• **WHAT IS EXPECTED**
Please print every line of the material below without changing anything.

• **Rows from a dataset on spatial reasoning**
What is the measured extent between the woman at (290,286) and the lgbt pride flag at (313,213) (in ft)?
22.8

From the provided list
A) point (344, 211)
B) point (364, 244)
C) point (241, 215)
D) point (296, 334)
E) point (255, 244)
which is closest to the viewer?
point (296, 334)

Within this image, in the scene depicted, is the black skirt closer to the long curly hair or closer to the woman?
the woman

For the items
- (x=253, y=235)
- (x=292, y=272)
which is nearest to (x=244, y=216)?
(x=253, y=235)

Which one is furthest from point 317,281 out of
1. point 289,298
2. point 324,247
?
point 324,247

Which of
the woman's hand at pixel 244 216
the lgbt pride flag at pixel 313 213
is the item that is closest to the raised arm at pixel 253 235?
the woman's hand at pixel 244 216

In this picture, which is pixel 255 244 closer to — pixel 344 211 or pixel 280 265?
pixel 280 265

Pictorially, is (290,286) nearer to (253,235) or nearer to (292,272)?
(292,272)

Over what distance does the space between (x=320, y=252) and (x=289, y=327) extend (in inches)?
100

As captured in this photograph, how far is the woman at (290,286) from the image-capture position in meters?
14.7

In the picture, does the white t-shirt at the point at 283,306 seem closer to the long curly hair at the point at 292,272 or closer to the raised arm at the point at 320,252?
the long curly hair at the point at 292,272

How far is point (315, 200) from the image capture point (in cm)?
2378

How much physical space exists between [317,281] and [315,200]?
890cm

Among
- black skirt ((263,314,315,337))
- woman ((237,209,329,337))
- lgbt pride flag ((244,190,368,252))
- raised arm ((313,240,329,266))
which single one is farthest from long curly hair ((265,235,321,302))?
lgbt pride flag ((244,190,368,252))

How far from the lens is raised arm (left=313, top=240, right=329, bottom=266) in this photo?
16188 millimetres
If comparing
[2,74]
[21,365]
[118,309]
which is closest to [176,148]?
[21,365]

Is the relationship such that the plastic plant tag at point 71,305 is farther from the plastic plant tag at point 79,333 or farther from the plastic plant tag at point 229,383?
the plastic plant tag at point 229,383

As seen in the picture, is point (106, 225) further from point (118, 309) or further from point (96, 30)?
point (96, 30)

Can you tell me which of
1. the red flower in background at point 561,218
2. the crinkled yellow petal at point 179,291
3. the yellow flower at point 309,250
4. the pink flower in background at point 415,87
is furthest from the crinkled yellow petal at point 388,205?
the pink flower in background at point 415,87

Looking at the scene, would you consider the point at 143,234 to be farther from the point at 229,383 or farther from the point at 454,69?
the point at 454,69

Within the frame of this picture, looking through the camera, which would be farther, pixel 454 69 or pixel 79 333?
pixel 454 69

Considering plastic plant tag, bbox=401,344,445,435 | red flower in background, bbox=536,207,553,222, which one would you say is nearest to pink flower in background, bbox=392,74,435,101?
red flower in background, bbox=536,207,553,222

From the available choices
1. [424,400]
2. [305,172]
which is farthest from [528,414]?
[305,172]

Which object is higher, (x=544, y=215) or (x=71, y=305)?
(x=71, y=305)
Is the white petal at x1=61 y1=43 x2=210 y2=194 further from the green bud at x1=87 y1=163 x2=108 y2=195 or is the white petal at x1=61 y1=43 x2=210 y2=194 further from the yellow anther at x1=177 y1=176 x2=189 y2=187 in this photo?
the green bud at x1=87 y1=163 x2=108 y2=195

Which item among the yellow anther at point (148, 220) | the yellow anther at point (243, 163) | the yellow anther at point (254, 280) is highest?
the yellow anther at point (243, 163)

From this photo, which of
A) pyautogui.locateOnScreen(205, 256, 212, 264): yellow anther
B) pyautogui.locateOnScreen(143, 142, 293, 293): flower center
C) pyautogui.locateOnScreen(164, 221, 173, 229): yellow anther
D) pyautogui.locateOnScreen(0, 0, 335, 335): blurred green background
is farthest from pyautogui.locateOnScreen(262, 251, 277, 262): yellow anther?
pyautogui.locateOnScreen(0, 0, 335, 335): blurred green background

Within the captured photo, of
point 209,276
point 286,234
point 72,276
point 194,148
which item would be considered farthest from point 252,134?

• **COMPLETE OUTPUT**
What is the measured extent between the woman at (290,286) and the lgbt pride flag at (313,213) (in ft)?
22.8

From the provided list
A) point (344, 211)
B) point (364, 244)
C) point (241, 215)
D) point (296, 334)
E) point (255, 244)
which is closest to the viewer?
point (296, 334)

Within this image, in the scene depicted, is the black skirt closer to the long curly hair or closer to the woman?
the woman

For the items
- (x=253, y=235)
- (x=292, y=272)
which is nearest to (x=244, y=216)?
(x=253, y=235)

Which one is furthest from point 317,281 out of
1. point 289,298
2. point 324,247
?
point 324,247

Which of
the woman's hand at pixel 244 216
the lgbt pride flag at pixel 313 213
is the item that is closest to the raised arm at pixel 253 235?
the woman's hand at pixel 244 216

In this picture, which is pixel 255 244 closer to — pixel 344 211 or pixel 280 265?
pixel 280 265

Pictorially, is (290,286) nearer to (253,235) or nearer to (292,272)?
(292,272)

Over what distance does the space between (x=320, y=252) and (x=289, y=327) extend (in inches)?
100

As captured in this photograph, how far is the woman at (290,286) from the image-capture position in meters?
14.7

In the picture, does the white t-shirt at the point at 283,306 seem closer to the long curly hair at the point at 292,272 or closer to the raised arm at the point at 320,252?
the long curly hair at the point at 292,272

How far is point (315, 200) from the image capture point (in cm)?
2378

How much physical space exists between [317,281] and [315,200]?
890cm

Among
- black skirt ((263,314,315,337))
- woman ((237,209,329,337))
- lgbt pride flag ((244,190,368,252))
- raised arm ((313,240,329,266))
which single one is farthest from long curly hair ((265,235,321,302))?
lgbt pride flag ((244,190,368,252))

How far from the lens is raised arm (left=313, top=240, right=329, bottom=266) in this photo?
16188 millimetres
If comparing
[2,74]
[21,365]
[118,309]
which is closest to [176,148]?
[21,365]

Is the relationship such that the plastic plant tag at point 71,305 is farther from the plastic plant tag at point 79,333 or farther from the plastic plant tag at point 229,383?
the plastic plant tag at point 229,383

As seen in the picture, is point (106, 225) further from point (118, 309) or further from point (96, 30)?
point (96, 30)

Can you tell me which of
1. the red flower in background at point 561,218
2. the crinkled yellow petal at point 179,291
3. the yellow flower at point 309,250
4. the pink flower in background at point 415,87
is furthest from the crinkled yellow petal at point 388,205?
the pink flower in background at point 415,87

Looking at the scene, would you consider the point at 143,234 to be farther from the point at 229,383 or farther from the point at 454,69?
the point at 454,69

Within the frame of this picture, looking through the camera, which would be farther, pixel 454 69 or pixel 79 333?
pixel 454 69

Considering plastic plant tag, bbox=401,344,445,435 | red flower in background, bbox=536,207,553,222, which one would you say is nearest to pink flower in background, bbox=392,74,435,101?
red flower in background, bbox=536,207,553,222

From the available choices
1. [424,400]
2. [305,172]
which is farthest from [528,414]?
[305,172]

Which object is higher, (x=544, y=215) or (x=71, y=305)?
(x=71, y=305)
Is the white petal at x1=61 y1=43 x2=210 y2=194 further from the green bud at x1=87 y1=163 x2=108 y2=195 or is the white petal at x1=61 y1=43 x2=210 y2=194 further from the yellow anther at x1=177 y1=176 x2=189 y2=187 in this photo?
the green bud at x1=87 y1=163 x2=108 y2=195

Which item among the yellow anther at point (148, 220) | the yellow anther at point (243, 163) | the yellow anther at point (254, 280) is highest?
the yellow anther at point (243, 163)

From this photo, which of
A) pyautogui.locateOnScreen(205, 256, 212, 264): yellow anther
B) pyautogui.locateOnScreen(143, 142, 293, 293): flower center
C) pyautogui.locateOnScreen(164, 221, 173, 229): yellow anther
D) pyautogui.locateOnScreen(0, 0, 335, 335): blurred green background
is farthest from pyautogui.locateOnScreen(262, 251, 277, 262): yellow anther?
pyautogui.locateOnScreen(0, 0, 335, 335): blurred green background

Within the captured photo, of
point 209,276
point 286,234
point 72,276
point 194,148
which item would be considered farthest from point 252,134?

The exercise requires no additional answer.